Escaping Reality Page 63

“I guess your quick call means you really want to stop me from showing up there.”

“I don’t want you in this part of my life.”

He thinks he’s bad for me. I think I’m bad for him. “You aren’t your father.”

“You won’t convince him of that.” Bitterness and pain ripple through his words.

“Let me come there and be with you.”

“No. You will end up in the newspapers.”

“And you don’t want me there.”

“I don’t.”

I flinch. “Okay. I get it. I’m going to go back to my apartment—”

“No. Shit. Don’t. Please. I’m handling this all wrong, just like I did the other night in Earl’s. Look. Amy. I’m not the person I want you to know right now. That’s why I haven’t called.

I don’t know what will come out of my mouth, but thinking about being back there with you is all that keeps me sane.”

My eyes pinch. “Just come back,” I whisper. “When can you come back?”

“Soon.”

“Promise. I know how you feel about promises.”

“I promise.” He hesitates. “Amy—”

“Yes?” I hold my breath and wait, not sure what to expect.

He lets out a breath. “Tell me you won’t leave.”

“I won’t leave.”

“Promise.”

I squeeze my eyes shut. If I make this promise I have to tell him everything when he gets back. He can’t protect himself from a danger he doesn’t know exists. And I’m pretty certain he’d come after me if I left anyway. “I promise.”

***

Wednesday morning I am at the bank when it opens to discover my account is as empty as my inbox remains. I’m frustrated with Meg’s “out with a client” and “haven’t had time to check the listings” text messages. Surely her boss has to have returned to town, and I head in that direction. When I find the office closed again, I do not feel good about this. I decide to walk to the back door and see if I can get into the building to look around.

Once I’m in the small alleyway, I knock on the door to be safe, and receive no response. I try the door but it’s locked. There is a window that has to be Luke’s office and I decide to try it, praying I don’t get myself arrested. I peek in the window to find an empty office, without furniture or even boxes. The window is locked, so I move to the window on the opposite side of the building to find it’s vacant. Unease ripples through me. Something is very wrong about this.

There could be another office, but from the lobby it looked very small inside. I don’t know what to do.

As much as I dread it, I know I need to stop by the apartment and look for any notes. I still have no mail key since I can’t connect with Meg, but I’ll check my door.

I arrive to find nothing on my door or under it. Hesitating, I turn to Jared’s door and decide to knock. He doesn’t answer. Figures.

Deciding it is Meg and Luke I need to be researching, I stop by INK coffee shop near the hotel to splurge on a mocha to take with me to the room. I’ve just ordered when I hear, “Amy.”

I turn and find Jared sitting in a corner chair with his computer in his lap, his long, light brown hair loose around his shoulders, and that familiar feeling roars through me more powerfully than ever. He motions for me to join him and I hold up a finger, then grab my coffee and join him, claiming the empty seat next to him. “I’ve been worried about you,” he insists.

“After that guy dragged you from Earl’s, I wasn’t sure what to think.”

“He’d had a family emergency and was worried about losing it in the bar.”

His eyes narrow. “That’s your story and you’re sticking with it, right?”

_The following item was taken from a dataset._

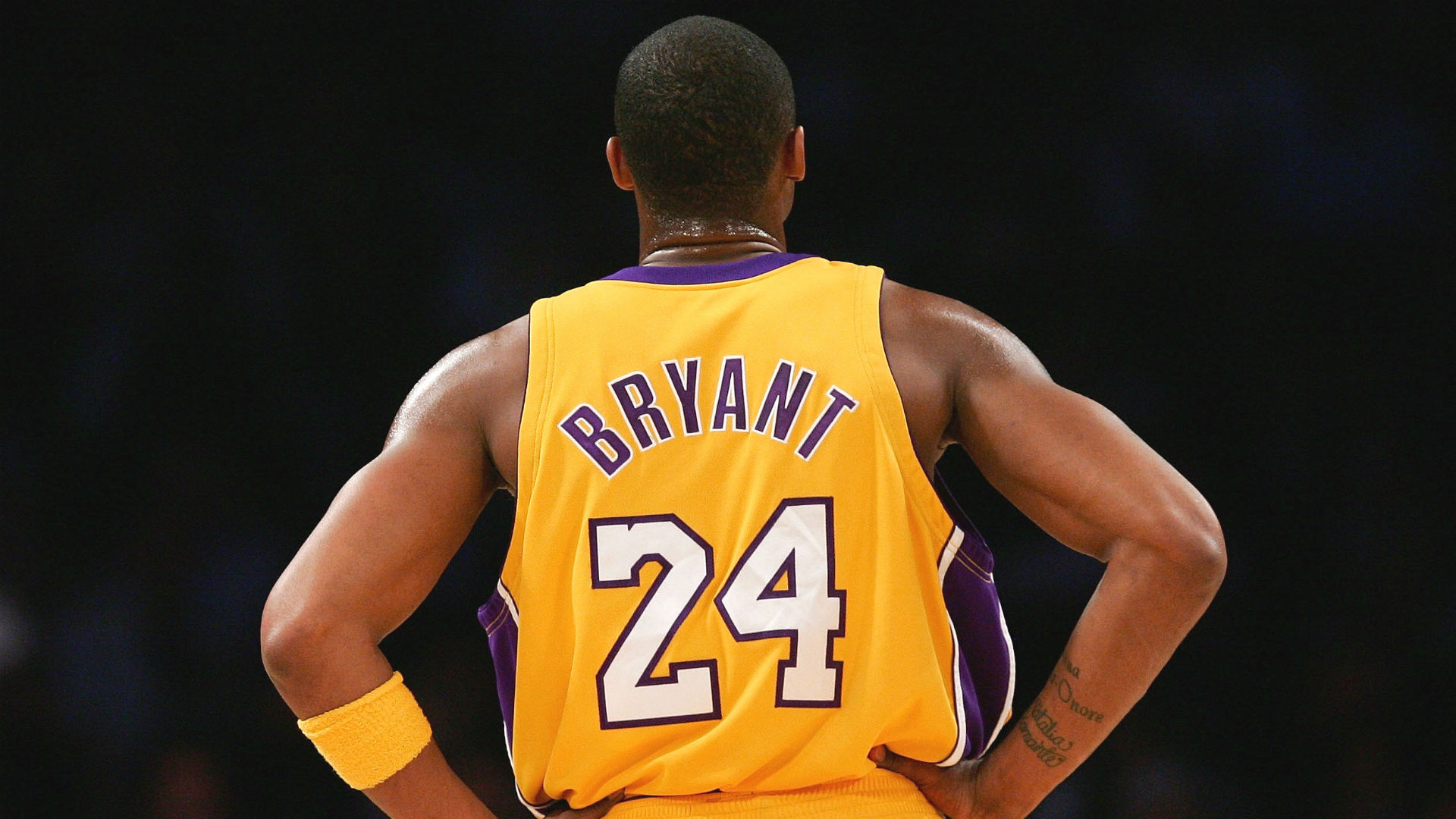 Kobe Bryant Dead At 41 Sports World Pays Tribute To Basketball Legend Sporting News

“It’s my story because it’s true.”

He closes his laptop and sets it aside, and my gaze catches on his University of Texas graduation ring. And I know now why Jared is familiar. I must have seen the ring, and my subconscious registered it when I did not. He has a connection to my brother and an image of Chad flashes in my mind. My fingers dig into my leg. I see his face. I actually see his face.

“You look like you saw a ghost,” Jared comments, and I jerk my gaze to his.

“You went to UT?” I ask, and I sound strange, but I feel strange, too.

Jared glances at his ring. “I did. Why do you ask?”

“Way back when, I considered attending.” Because I wanted to follow in my brother’s footsteps and convince my father I was as good as Chad.

“Why didn’t you?”

“New York was home so it made more sense.” It’s a lie I tell easily. I don’t like this connection I have to Jared, but it seems he wouldn’t wear the ring if he wanted to hide it.

“How long ago did you graduate?” I ask, trying to find out if he could be linked to my brother.

“I’m twenty-eight if that’s what you want to know.”

Chad would be thirty now. “I’m twenty-four.”

“So, not long out of school,” he observes.

“A few years.”

“What did you study?”

“Nothing exciting. Business. How does someone get into hacking?”

“Generally by getting into trouble. I had a knack and did a few high-profile hack jobs just to prove I could. A narrow miss with the law and a close family friend shook me up.” He sips his coffee and I do the same. “You don’t seem to be staying at the apartment.”